You can pay for a guided tour and join them as they move around the Colosseum or you can do as I personally prefer and explore on your own with a guide book in hand. Whichever you decide to do it's an amazing experience and an absolute "must see" on the list of what to see in Rome.
The Colosseum measures 188 by 156 meters and has a height of more than 159 feet. When it was built it could accommodate more than 55,000 people who would enter into it through more than 80 entrances. Originally the whole of the Colosseum was clad in marble and contained a number of life-sized statues gracing the arches on the upper floors.
After many centuries of active use, the Colosseum fell into neglect and was used as a source of construction material up until the 18th century. However, the place is a famous tourist destination, even though two-thirds of the total structure have been destroyed over time.
Have You Been To Rome in Italy Yet?
These are lovely photos Paul and capture Rome beautifully. It is my favourite city with something to see around every corner. Every time of day, has something special. Ty for posting .
Thanks. To appreciate Rome properly you must go slowly and in mindfulness. Stop and think. Drink in the atmosphere of each location. But you know this already!
@frankbeswick thanks for sharing that Frank which I really appreciate and it is so true the longer one is in Rome the more you realise you have yet to discover or to explore fully.

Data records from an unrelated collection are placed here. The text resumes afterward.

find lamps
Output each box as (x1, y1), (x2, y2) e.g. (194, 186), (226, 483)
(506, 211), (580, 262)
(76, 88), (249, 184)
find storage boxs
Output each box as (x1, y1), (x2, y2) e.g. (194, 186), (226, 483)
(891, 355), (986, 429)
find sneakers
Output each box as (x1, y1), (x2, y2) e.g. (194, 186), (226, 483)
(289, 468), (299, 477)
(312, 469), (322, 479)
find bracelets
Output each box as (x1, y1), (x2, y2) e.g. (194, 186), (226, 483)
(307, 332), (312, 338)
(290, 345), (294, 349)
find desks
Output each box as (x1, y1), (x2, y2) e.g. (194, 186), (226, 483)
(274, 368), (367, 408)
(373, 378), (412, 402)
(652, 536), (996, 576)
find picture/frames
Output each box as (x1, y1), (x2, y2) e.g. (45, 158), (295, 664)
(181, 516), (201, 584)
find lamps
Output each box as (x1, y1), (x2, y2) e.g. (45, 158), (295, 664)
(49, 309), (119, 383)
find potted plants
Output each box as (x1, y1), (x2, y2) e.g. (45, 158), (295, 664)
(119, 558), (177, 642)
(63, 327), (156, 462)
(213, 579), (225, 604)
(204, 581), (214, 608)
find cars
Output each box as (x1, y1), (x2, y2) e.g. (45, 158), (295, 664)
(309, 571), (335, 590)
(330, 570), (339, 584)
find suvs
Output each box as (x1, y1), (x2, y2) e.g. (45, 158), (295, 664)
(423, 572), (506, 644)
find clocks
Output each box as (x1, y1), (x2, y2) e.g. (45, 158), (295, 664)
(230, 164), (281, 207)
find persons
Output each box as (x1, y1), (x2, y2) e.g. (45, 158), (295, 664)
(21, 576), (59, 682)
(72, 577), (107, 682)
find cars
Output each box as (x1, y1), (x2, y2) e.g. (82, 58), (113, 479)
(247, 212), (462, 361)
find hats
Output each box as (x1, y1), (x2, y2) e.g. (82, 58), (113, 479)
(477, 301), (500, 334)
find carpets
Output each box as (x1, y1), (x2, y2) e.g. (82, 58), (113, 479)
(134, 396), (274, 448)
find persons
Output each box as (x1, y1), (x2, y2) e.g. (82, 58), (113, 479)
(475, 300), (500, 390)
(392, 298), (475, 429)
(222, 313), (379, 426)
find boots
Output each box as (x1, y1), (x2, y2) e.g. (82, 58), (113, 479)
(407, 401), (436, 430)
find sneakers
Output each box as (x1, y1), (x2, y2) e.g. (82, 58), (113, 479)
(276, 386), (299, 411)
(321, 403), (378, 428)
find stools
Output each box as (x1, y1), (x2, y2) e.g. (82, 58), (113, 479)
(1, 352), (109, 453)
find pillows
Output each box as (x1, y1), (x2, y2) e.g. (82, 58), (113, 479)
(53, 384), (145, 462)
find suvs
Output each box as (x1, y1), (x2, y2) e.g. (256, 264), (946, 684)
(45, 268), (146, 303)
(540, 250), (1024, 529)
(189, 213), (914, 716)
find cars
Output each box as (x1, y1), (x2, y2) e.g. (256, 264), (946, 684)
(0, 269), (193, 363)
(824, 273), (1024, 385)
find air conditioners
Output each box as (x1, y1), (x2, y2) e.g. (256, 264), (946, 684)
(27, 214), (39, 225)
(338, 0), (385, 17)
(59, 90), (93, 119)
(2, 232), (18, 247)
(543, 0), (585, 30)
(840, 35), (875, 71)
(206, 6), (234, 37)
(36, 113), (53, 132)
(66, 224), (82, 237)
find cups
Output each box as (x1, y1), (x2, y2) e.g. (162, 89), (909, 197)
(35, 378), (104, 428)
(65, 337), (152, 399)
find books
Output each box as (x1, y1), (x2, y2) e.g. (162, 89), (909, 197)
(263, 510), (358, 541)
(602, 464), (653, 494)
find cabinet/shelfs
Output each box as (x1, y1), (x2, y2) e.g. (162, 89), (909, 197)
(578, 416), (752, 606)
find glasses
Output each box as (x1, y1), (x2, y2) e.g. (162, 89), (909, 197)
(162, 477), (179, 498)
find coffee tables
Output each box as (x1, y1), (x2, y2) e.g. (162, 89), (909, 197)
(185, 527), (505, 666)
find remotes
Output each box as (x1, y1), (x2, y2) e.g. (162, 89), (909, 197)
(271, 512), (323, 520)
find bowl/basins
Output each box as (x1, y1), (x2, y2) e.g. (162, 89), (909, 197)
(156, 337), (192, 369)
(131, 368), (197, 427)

@cmoneyspinner yes they are two of my favourite cities
There is a story told of Rome. The pope, I know not which one, was speaking to three tourists. One said that he was staying a week, to which the Pope said "You will see much of Rome in a week" The second said that he was staying a month, to which the Pope replied, "You will see some of Rome in a month." The third said that he was staying for six months, to which the pope replied, "You will see a little of Rome in six months." The more you know Rome, the more there is to know.
The Sistine chapel is a glory to behold, but the corridor leading to it would take ages to fully appreciate, such is the richness and extent of the art there.